TO DO
a: Answer these questions using the text on Marilyn Monroe and the FBI, and label each answer with the matching numeral:
(i) What sentence did Miller receive after being found guilty of contempt of Congress?
(ii) In what year did the FBI update its files on Monroe?
(iii) How many pages does the FBI's detailed surveillance of Monroe run to?
b: For each statement below, say whether the text on Marilyn Monroe and the FBI supports it. Answer yes or no, and quote the words from that text that decide it.
(i) Miller ended up serving time in jail.
(ii) Frederick Vanderbilt Field lived in exile in Mexico.
(iii) Miller said Walter's offer tempted him.
c: Carry the text on Marilyn Monroe and the FBI forward, beginning right after its final sentence.

Miller maintained that the committee, which was declining in clout and in the court of public opinion, was mainly concerned with him because of his marriage to Monroe. He claimed in his memoir that a lawyer had told him about an offer from a chairman of the committee, Representative Francis E. Walter of Pennsylvania, who had proposed canceling the whole hearing if Walter could just get a photograph shaking hands with Monroe. “I burst out laughing,” Miller remembered. “Why I was not even tempted, I don’t know. It certainly would have saved a lot of grief.” Miller was found guilty of contempt of Congress, denied a passport, and sentenced to a month in jail or a $500 fine; he successfully appealed the decision and avoided jail time.

In 2012, the FBI updated previously heavily redacted files on Monroe, exposing how closely the bureau had monitored her life. The documents are filled with names and testimony that tie Monroe to alleged Communist Party members and fellow travelers, or people who were very involved with and supportive of the party. There was particular concern over Monroe’s relationship with Frederick Vanderbilt Field, a disinherited member of the wealthy Vanderbilt family who lived in exile in Mexico and was considered a “[Communist Party] member at large.” There was also mention of an unnamed Life photographer and Communist Party member who took Monroe on a tour of Brooklyn; an anonymous call to a reporter at the New York Daily News that Marilyn Monroe Productions was filled with Communists and the company’s money was going to the party; informants described her views, which she voiced at a group dinner that included President Kennedy, as “positively and concisely leftist”; and so it goes on, for 85 pages, the detailed surveillance of America’s biggest star.

The truth is, Communists were hard to avoid as a progressive in the 1930s and '40s. During the Popular Front period, with the rise of fascism in the mid-1930s, the Communist Party strategically sought to unite all progressive forces against fascism, reaching out a hand to any force that was fighting against the ideology that would lead to the slaughter of millions throughout Europe. In the years after World War II, it wasn’t uncommon for a celebrity like Monroe to find herself socializing with a photographer, a writer, a musician, or a front group that happened to be part of the Communist Party USA. Field quoted her as voicing “her strong feelings for civil rights, for Black equality, as well as her admiration for what was being done in China, her anger at red-baiting and McCarthyism, and her hatred of J. Edgar Hoover." In a period of authoritarianism and reactionary politics in America, it appeared that holding these personal views was enough to warrant being tracked by the FBI and potential sentencing to jail as a Communist.

DATASET
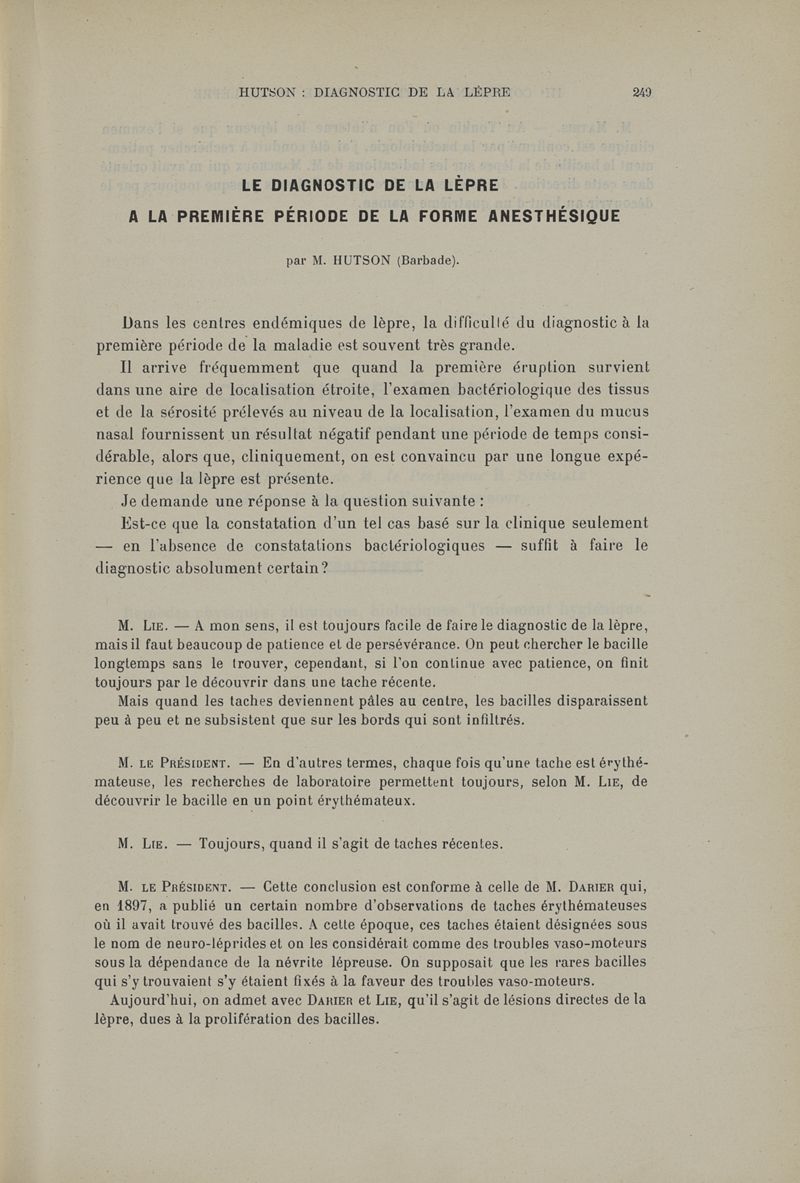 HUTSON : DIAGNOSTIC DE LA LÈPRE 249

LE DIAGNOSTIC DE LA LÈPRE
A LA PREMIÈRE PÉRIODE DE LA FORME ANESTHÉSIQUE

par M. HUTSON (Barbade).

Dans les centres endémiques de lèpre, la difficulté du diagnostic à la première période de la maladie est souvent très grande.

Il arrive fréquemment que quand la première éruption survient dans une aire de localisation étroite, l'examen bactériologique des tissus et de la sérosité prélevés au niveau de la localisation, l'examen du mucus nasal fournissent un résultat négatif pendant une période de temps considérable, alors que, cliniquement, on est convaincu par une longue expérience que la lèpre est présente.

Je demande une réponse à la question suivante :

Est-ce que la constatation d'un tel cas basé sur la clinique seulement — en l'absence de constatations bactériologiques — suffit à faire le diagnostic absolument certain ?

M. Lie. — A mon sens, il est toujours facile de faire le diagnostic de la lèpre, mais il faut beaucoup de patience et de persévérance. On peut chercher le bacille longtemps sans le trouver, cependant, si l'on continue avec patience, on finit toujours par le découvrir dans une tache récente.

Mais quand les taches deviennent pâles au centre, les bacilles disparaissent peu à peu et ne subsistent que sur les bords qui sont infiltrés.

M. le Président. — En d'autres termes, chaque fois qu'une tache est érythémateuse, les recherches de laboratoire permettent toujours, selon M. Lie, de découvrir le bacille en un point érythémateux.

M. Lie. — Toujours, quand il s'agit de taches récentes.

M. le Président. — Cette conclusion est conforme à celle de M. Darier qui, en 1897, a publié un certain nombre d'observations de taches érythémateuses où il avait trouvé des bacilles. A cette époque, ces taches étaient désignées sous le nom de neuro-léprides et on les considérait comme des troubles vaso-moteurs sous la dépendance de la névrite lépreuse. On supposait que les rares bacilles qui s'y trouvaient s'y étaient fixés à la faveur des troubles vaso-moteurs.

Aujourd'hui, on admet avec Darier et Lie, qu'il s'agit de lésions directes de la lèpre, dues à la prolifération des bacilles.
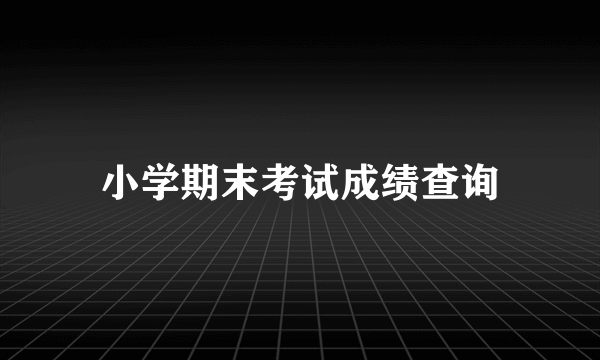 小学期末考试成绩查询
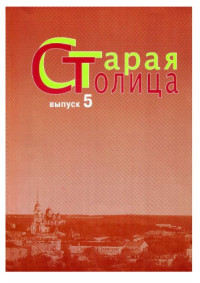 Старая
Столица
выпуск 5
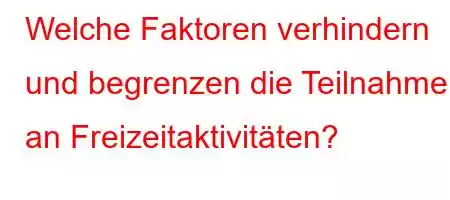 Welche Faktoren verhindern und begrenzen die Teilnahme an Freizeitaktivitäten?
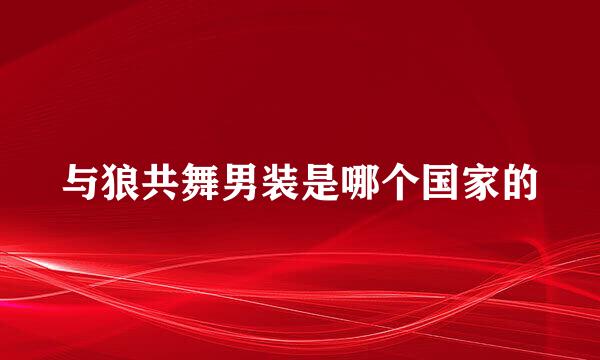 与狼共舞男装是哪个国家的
==
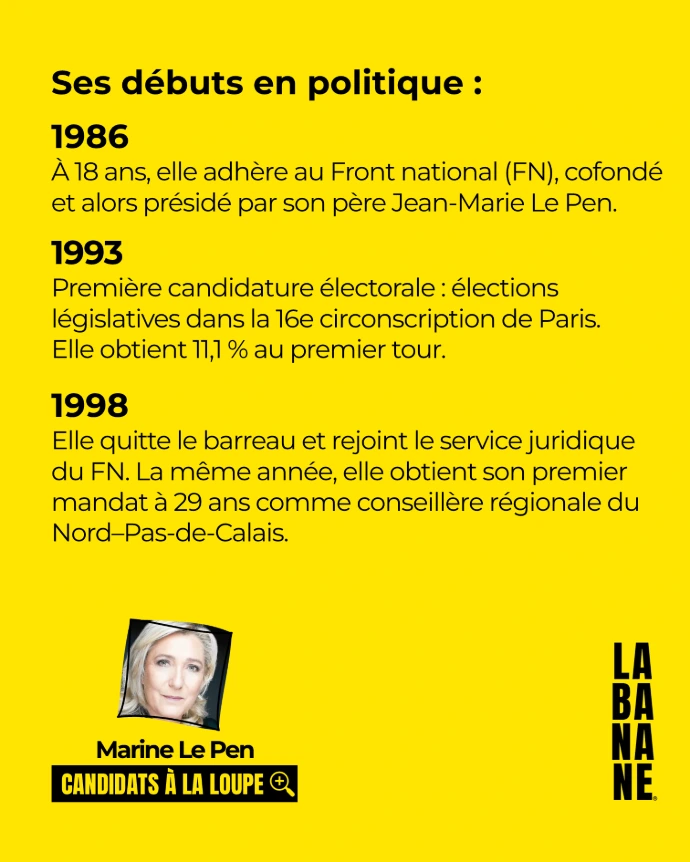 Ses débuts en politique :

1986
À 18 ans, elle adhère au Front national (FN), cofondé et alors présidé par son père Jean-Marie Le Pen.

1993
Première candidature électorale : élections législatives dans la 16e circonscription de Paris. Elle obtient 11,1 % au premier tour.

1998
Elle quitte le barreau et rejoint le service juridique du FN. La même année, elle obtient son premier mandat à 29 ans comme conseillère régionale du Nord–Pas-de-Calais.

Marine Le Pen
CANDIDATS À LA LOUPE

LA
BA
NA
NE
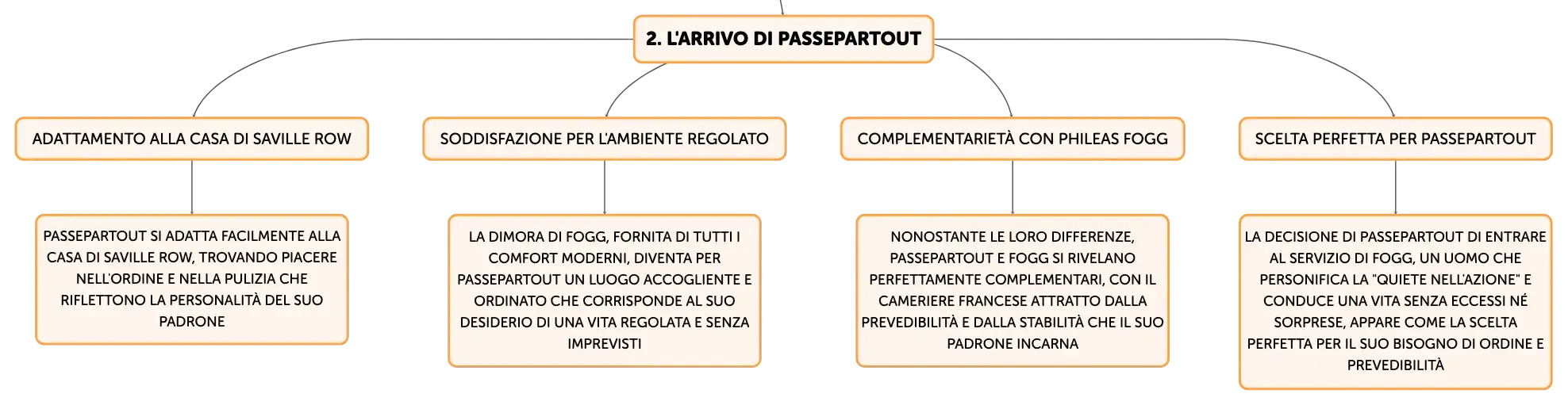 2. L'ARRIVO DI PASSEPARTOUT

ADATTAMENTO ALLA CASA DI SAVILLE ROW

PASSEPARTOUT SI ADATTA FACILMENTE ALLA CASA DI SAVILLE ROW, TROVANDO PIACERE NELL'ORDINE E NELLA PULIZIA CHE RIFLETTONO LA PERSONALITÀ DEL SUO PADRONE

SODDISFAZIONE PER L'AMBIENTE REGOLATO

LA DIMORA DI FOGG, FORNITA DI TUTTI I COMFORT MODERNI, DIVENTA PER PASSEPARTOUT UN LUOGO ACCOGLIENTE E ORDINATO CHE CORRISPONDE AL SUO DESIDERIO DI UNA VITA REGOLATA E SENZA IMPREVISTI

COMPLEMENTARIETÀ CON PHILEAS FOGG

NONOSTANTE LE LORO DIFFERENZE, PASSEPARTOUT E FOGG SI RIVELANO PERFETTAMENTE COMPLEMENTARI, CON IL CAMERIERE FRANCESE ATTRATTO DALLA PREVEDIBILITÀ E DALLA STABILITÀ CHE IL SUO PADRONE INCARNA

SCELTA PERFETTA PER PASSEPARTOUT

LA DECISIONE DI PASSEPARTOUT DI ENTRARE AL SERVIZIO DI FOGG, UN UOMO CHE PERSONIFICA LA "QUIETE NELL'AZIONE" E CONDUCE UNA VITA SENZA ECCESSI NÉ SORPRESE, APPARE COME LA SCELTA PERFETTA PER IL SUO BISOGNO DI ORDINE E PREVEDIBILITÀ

SOLVED PROBLEMS
a:
(i) A month in jail or a $500 fine.
(ii) 2012.
(iii) 85 pages.

b:
(i) No: "he successfully appealed the decision and avoided jail time."
(ii) Yes: "who lived in exile in Mexico"
(iii) No: "Why I was not even tempted, I don’t know."

c:
As it happens, the presence of Communist cultural figures started early in Monroe’s life. For example, March, to whom Monroe's beloved baby grand had belonged, was also passionate about social causes. March, who won best actor for Dr. Jekyll and Mr. Hyde (1931) and was nominated for his role in the film adaptation of Miller’s Death of a Salesman (1951), also cofounded, in 1936, the Hollywood Anti-Nazi League with other cultural figureheads, such as the famous writer Dorothy Parker. March and Parker were both investigated by the HUAC for their progressive beliefs and suspected Communist affiliations. 

According to Monroe biographer Keith Badman, that famous Fredric March piano symbolized for her “the permanency of a home and the family security she never had.” Through the ups and downs of Monroe’s short life, that white piano was one of the few constants with her until her death. The modest instrument, with its hasty inscription, symbolized not just Monroe’s troubled family history, but the reactionary political landscape of anti-Communism in mid-century America.